[[ DATA UNDER STUDY, beginning ]]
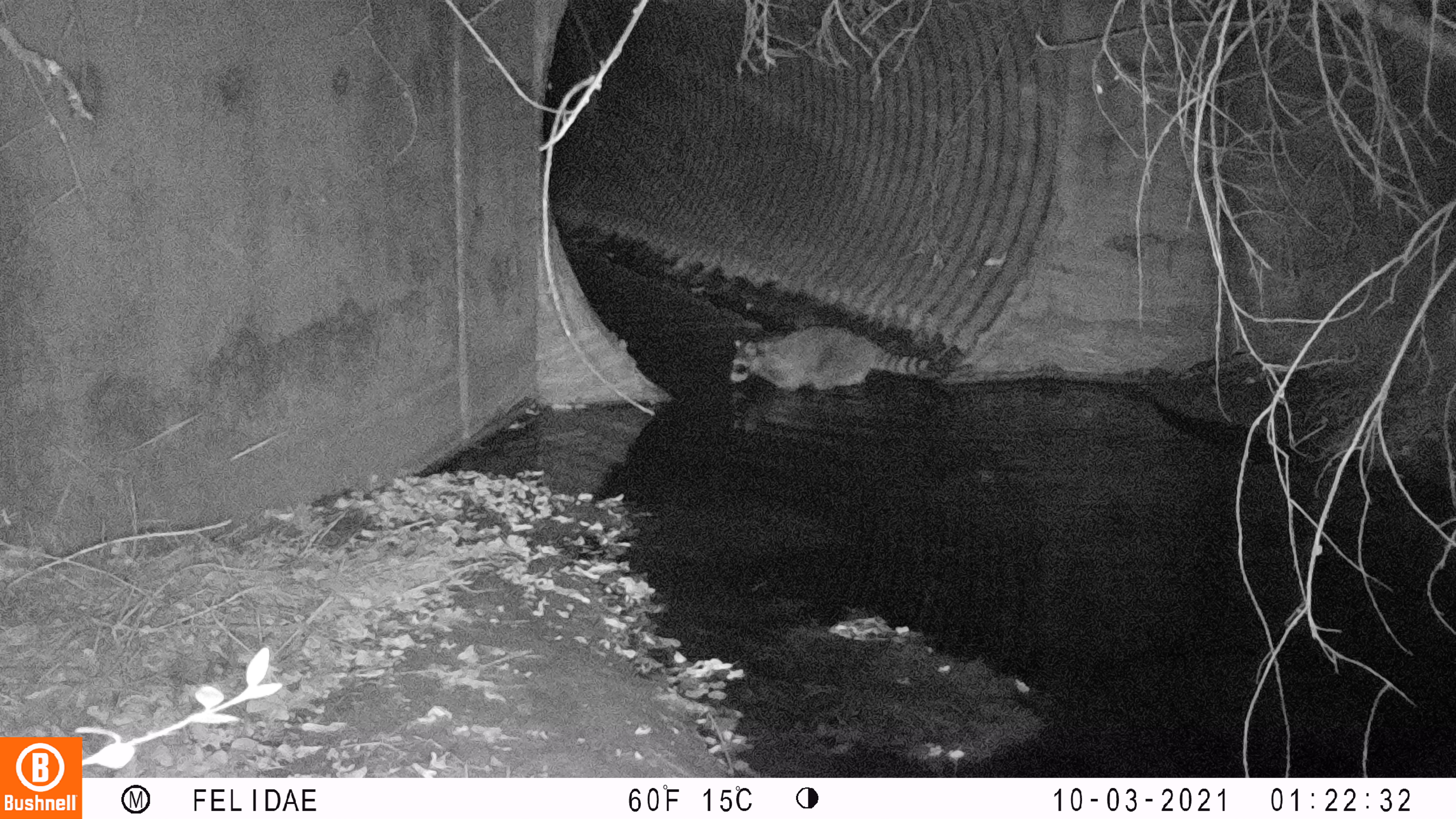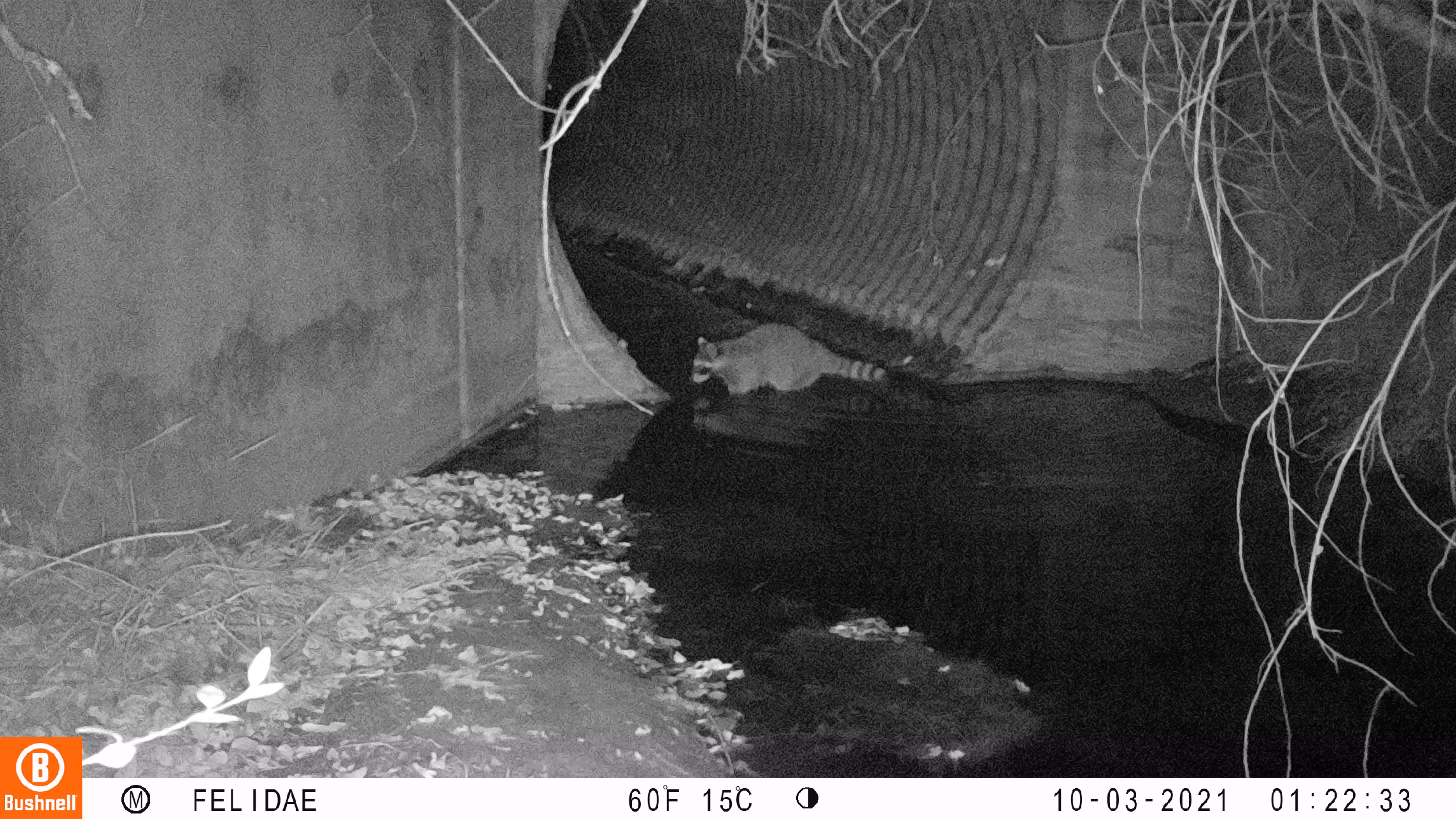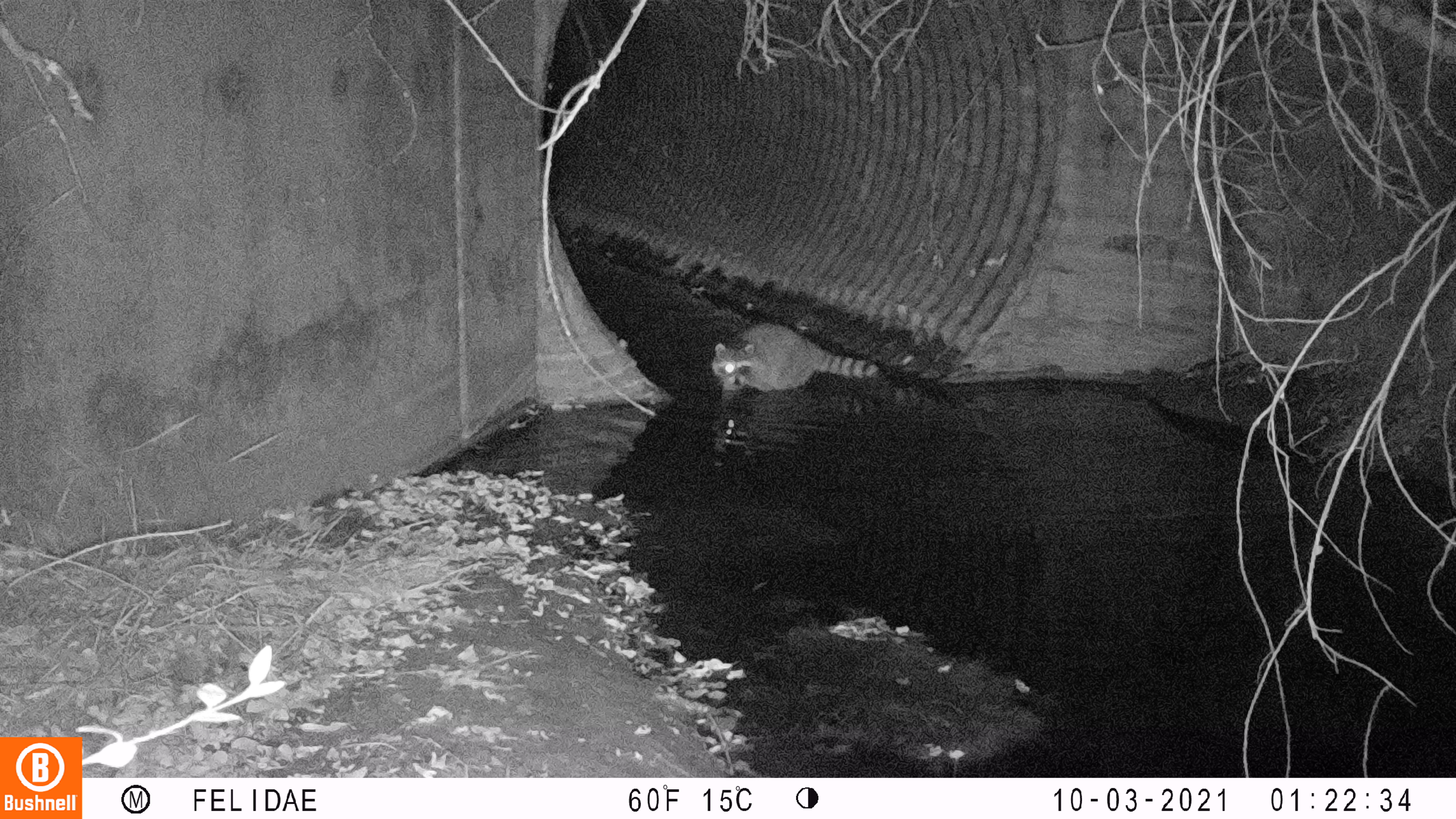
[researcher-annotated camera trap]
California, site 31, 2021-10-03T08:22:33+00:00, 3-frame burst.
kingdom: Animalia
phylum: Chordata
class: Mammalia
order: Carnivora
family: Procyonidae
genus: Procyon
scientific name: Procyon lotor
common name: raccoon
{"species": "raccoon (Procyon lotor)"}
[[ DATA UNDER STUDY, end ]]
WHAT THE TASK REQUIRES: If a record holds a picture, leave the picture out, but copy everything else exactly.

ANSWER FOR THE TASK:
[researcher-annotated camera trap]
California, site 31, 2021-10-03T08:22:33+00:00, 3-frame burst.
kingdom: Animalia
phylum: Chordata
class: Mammalia
order: Carnivora
family: Procyonidae
genus: Procyon
scientific name: Procyon lotor
common name: raccoon
{"species": "raccoon (Procyon lotor)"}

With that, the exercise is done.